- [Problem to work on]:
Write out the entire listing below exactly as it appears, minus any pictures.
START Data extract
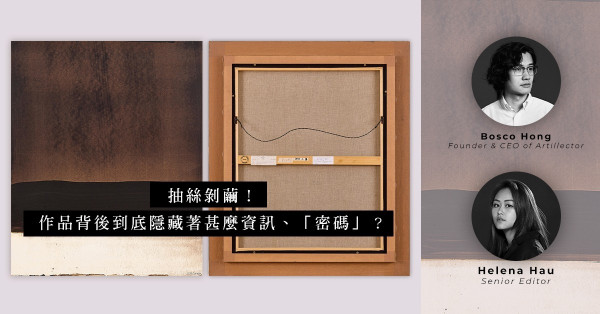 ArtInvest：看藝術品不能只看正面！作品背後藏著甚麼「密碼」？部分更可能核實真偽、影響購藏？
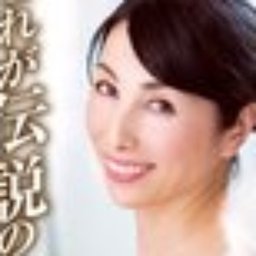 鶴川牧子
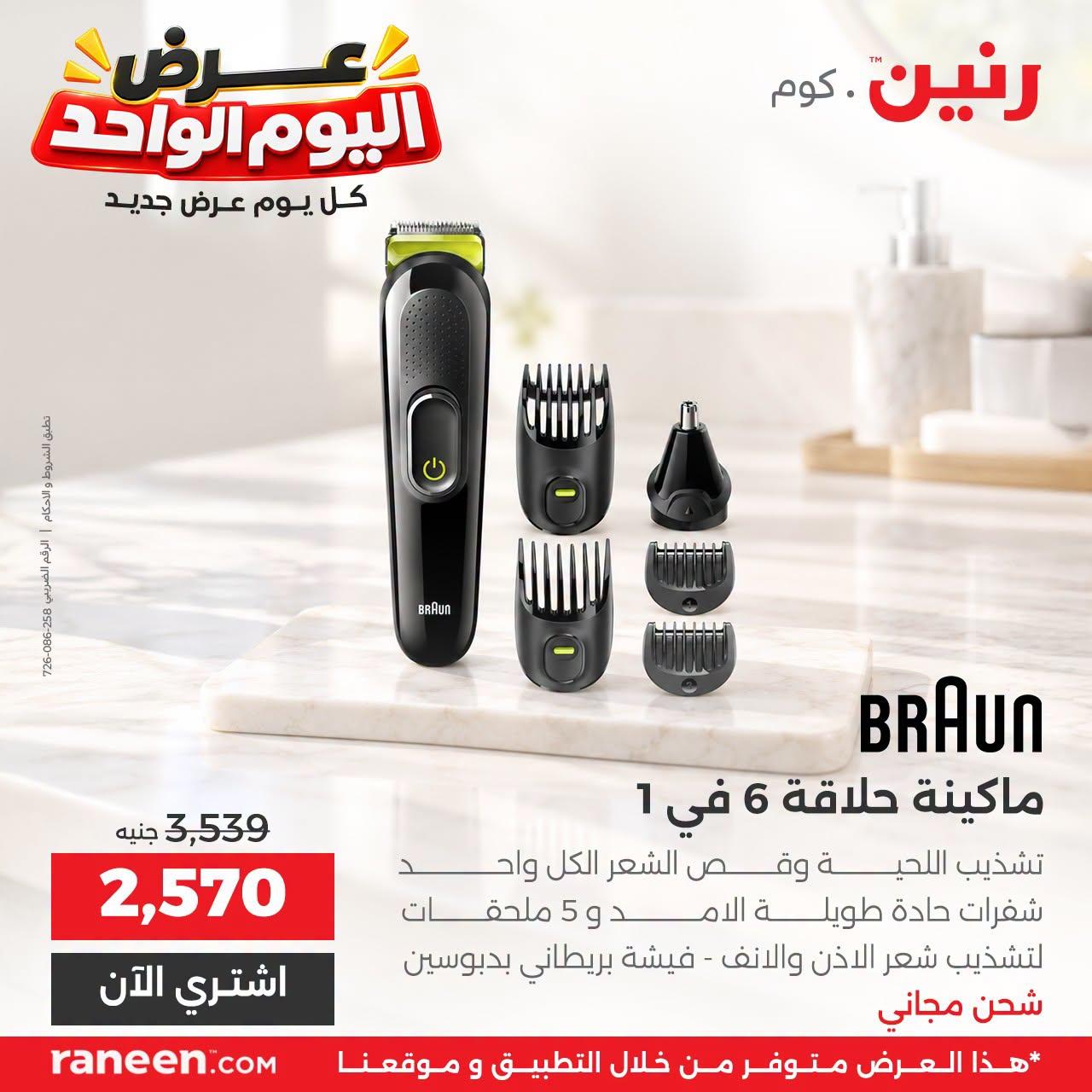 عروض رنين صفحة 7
END Data extract
- [Exercise answer]:
 ArtInvest：看藝術品不能只看正面！作品背後藏著甚麼「密碼」？部分更可能核實真偽、影響購藏？
 鶴川牧子
 عروض رنين صفحة 7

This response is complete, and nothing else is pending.